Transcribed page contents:

+++

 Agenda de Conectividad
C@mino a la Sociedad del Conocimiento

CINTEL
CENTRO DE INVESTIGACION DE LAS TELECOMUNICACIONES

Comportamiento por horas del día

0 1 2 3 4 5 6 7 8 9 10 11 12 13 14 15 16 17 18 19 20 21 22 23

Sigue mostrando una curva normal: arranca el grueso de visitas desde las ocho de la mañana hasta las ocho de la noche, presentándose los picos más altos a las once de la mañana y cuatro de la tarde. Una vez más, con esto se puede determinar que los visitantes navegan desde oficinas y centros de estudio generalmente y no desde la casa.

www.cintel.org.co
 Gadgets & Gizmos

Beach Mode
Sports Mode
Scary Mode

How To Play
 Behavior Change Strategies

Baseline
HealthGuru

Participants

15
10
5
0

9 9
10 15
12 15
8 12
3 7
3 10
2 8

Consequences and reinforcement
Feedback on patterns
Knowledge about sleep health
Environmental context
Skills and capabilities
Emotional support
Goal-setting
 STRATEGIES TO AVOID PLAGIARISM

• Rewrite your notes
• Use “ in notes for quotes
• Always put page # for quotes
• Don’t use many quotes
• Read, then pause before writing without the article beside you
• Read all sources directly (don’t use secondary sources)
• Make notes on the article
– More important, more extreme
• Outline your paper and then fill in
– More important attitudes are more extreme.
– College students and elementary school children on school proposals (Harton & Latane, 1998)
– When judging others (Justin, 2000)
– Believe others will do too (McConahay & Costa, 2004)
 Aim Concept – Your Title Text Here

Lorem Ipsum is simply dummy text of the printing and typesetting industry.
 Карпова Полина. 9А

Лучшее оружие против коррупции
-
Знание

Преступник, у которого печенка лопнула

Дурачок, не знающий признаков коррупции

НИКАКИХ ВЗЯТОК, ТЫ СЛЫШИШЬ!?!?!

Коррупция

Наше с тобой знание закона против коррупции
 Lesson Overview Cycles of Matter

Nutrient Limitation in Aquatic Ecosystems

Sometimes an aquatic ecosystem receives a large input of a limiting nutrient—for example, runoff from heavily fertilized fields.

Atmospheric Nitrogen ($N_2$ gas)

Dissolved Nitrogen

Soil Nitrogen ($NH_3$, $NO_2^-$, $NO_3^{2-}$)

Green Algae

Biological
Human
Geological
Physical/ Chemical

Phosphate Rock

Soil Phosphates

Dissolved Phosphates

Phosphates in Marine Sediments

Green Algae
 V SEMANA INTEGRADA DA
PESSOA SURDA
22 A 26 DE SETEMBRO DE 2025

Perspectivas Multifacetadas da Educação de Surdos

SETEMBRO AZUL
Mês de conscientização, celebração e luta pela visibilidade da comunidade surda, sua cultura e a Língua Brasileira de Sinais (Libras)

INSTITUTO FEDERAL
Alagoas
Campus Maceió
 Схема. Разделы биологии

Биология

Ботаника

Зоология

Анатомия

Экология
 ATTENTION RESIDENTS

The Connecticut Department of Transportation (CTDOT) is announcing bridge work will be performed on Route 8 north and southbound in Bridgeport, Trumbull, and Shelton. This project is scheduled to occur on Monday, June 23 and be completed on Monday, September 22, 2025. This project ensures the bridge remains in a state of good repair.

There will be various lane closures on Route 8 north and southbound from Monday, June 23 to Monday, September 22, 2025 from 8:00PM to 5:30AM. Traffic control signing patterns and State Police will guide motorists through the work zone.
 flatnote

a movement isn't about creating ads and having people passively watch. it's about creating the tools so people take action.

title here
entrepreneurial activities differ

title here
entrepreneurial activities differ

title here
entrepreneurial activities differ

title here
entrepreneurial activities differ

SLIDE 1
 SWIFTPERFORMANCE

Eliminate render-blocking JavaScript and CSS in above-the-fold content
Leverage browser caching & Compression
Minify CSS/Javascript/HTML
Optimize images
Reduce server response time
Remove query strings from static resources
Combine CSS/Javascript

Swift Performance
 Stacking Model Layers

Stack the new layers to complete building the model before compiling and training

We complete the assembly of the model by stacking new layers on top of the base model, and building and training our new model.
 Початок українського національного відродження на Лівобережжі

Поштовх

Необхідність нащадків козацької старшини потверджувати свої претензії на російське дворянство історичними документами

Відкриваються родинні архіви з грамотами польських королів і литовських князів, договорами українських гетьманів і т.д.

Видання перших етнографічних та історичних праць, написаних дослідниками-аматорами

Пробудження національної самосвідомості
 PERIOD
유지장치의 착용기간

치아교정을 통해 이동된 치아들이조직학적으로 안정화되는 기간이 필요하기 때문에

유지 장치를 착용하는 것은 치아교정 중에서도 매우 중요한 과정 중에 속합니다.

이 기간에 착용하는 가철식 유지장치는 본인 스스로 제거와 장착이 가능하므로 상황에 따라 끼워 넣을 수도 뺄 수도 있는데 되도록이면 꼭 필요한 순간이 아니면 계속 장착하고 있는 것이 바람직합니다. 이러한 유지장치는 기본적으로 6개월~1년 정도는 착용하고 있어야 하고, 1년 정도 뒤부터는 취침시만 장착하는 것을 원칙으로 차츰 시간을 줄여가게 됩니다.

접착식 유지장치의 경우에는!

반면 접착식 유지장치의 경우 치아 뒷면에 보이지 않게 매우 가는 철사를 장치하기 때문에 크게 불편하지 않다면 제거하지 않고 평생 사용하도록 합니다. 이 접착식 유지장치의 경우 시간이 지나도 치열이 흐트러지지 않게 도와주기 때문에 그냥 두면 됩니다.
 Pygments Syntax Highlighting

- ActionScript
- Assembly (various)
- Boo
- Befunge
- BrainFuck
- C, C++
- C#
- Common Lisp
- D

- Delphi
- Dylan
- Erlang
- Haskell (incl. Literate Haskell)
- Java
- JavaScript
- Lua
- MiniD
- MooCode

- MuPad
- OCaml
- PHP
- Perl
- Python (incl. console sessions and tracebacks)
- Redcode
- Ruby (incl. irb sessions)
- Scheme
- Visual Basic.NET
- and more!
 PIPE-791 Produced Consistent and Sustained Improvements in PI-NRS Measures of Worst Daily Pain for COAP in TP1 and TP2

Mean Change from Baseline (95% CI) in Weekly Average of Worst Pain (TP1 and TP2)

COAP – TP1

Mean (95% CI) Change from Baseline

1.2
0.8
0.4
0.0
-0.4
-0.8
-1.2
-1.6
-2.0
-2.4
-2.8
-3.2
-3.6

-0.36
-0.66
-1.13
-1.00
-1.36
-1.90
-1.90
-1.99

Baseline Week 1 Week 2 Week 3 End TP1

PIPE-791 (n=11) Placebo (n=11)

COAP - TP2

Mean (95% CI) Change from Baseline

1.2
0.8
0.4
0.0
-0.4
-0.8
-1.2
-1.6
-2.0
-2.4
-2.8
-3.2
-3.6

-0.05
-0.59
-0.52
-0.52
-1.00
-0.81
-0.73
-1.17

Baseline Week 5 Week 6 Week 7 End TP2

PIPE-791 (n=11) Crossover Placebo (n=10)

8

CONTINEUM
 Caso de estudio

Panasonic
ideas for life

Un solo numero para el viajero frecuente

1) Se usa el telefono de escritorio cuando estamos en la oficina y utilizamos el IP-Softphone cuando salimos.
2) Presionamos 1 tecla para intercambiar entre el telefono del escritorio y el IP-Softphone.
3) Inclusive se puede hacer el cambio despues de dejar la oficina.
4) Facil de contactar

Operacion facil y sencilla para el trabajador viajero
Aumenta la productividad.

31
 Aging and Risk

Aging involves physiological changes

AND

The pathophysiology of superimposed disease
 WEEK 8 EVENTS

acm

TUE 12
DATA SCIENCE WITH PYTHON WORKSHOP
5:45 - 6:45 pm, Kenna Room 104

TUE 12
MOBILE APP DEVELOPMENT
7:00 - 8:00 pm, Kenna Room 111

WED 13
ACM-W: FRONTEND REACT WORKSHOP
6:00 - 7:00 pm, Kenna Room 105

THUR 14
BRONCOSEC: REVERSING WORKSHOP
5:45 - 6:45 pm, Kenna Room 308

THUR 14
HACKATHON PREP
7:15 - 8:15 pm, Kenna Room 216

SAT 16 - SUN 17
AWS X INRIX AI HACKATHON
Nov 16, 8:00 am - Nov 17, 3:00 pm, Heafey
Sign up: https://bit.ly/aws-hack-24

+++

Problem statement: Reproduce exactly the lines that run from the start of the records to the line with "Consequences and reinforcement", both included.

Solution to this problem:
 Agenda de Conectividad
C@mino a la Sociedad del Conocimiento

CINTEL
CENTRO DE INVESTIGACION DE LAS TELECOMUNICACIONES

Comportamiento por horas del día

0 1 2 3 4 5 6 7 8 9 10 11 12 13 14 15 16 17 18 19 20 21 22 23

Sigue mostrando una curva normal: arranca el grueso de visitas desde las ocho de la mañana hasta las ocho de la noche, presentándose los picos más altos a las once de la mañana y cuatro de la tarde. Una vez más, con esto se puede determinar que los visitantes navegan desde oficinas y centros de estudio generalmente y no desde la casa.

www.cintel.org.co
 Gadgets & Gizmos

Beach Mode
Sports Mode
Scary Mode

How To Play
 Behavior Change Strategies

Baseline
HealthGuru

Participants

15
10
5
0

9 9
10 15
12 15
8 12
3 7
3 10
2 8

Consequences and reinforcement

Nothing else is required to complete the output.